Instagram Now Reads Your Private Messages To Detect And Ban ‘Hate Speech’

Instagram, Censorship

Instagram, a subsidiary of the wide reaching Facebook empire, has announced that they will be eavesdropping on private direct messages on their platform in an effort to penalize and expunge those who they deem are executing “hate speech.”

The company announced last week they will begin accessing and policing a user’s private messages completely contrary to the very notion of a private direct message between two parties.

A statement from the company said Instagram censors will be taking “more steps” “to help prevent” abusive messaging and hate speech in direct messages, citing a genre-specific occurrence involving “footballers in the UK.”

“So today we’re announcing some new measures, including removing the accounts of people who send abusive messages, and developing new controls to help reduce the abuse people see in their DMs.”

The announcement made clear that Instagram’s “stance on hate speech” employs a zero-tolerance policy regarding “attacks on people based on their protected characteristics, including race or religion.”

“We strengthened these rules last year, banning more implicit forms of hate speech, like content depicting Blackface and common anti-Semitic tropes,” the Instagram statement read.

In a stunning admission of privacy violation, the company openly admitted they “took action on 6.5 million pieces of hate speech on Instagram, including in [direct messages], 95 percent of which we found before anyone reported it” (emphasis added).

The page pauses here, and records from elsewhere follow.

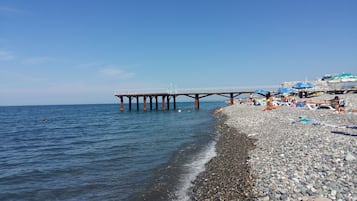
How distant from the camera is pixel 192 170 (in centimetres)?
921

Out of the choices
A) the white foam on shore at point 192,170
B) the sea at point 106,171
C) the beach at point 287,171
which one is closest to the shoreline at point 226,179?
the beach at point 287,171

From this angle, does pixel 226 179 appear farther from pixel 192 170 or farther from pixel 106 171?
pixel 106 171

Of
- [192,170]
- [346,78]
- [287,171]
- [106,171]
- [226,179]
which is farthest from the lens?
[346,78]

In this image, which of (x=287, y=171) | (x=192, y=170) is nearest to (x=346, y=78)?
(x=192, y=170)

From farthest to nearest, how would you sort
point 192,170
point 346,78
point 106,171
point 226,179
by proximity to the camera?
1. point 346,78
2. point 106,171
3. point 192,170
4. point 226,179

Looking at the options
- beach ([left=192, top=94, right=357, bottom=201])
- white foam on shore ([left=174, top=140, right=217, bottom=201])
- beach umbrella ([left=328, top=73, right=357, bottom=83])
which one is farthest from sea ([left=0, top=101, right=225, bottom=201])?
beach umbrella ([left=328, top=73, right=357, bottom=83])

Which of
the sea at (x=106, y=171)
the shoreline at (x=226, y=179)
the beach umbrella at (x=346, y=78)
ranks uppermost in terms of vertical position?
the beach umbrella at (x=346, y=78)

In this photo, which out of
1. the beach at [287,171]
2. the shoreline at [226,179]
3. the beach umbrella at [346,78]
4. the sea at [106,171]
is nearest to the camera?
the beach at [287,171]

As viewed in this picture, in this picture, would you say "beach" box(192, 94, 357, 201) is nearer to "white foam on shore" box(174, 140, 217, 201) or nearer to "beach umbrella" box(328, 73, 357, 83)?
"white foam on shore" box(174, 140, 217, 201)

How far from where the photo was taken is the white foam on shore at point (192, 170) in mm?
7026

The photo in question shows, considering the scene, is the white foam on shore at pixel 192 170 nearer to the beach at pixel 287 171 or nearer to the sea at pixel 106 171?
the sea at pixel 106 171

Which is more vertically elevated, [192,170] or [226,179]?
[226,179]

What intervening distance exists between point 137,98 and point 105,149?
3742 centimetres

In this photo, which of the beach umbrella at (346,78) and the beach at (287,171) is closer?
the beach at (287,171)
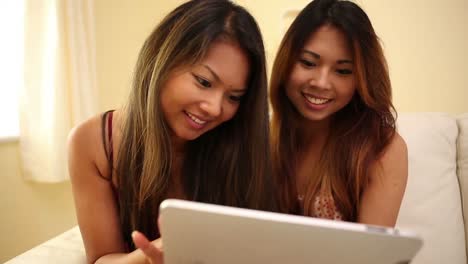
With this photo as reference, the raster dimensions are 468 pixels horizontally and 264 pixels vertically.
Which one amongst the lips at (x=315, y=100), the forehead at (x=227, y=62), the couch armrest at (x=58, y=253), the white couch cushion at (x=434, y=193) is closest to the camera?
the forehead at (x=227, y=62)

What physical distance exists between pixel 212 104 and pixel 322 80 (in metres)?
0.31

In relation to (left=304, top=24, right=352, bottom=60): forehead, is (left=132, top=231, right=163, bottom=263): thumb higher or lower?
lower

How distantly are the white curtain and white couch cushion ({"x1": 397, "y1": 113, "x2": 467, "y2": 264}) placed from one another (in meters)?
1.38

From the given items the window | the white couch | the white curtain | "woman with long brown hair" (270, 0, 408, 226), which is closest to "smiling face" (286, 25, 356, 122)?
"woman with long brown hair" (270, 0, 408, 226)

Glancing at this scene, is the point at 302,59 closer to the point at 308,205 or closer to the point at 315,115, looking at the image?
the point at 315,115

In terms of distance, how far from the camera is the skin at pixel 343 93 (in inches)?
33.9

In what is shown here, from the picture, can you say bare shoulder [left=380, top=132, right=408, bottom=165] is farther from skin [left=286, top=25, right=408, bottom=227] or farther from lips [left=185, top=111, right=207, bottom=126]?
lips [left=185, top=111, right=207, bottom=126]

They indicated this Big Brother-style censorship took place between July and September of 2020.

The penalties for “abusive messages” are now even stricter. In the statement Instagram executives said they were upping the penalties for “abusive messaging.”

“Today, we’re announcing that we’ll take tougher action when we become aware of people breaking our rules in DMs,” the company’s statement continued. “Currently, when someone sends DMs that break our rules, we prohibit that person from sending any more messages for a set period of time. Now, if someone continues to send violating messages, we’ll disable their account.”

The Instagram statement went on to say that the company would disable any newly created accounts that seek to circumvent the messaging restrictions.

In January of 2021, Adam Mosseri, the head of Instagram, said their company and its parent company, Facebook, has a bias.

“We’re not neutral,” Mosseri stated boldly exposing the company’s ideological bias. “No platform is neutral; we all have values, and those values influence the decisions we make.”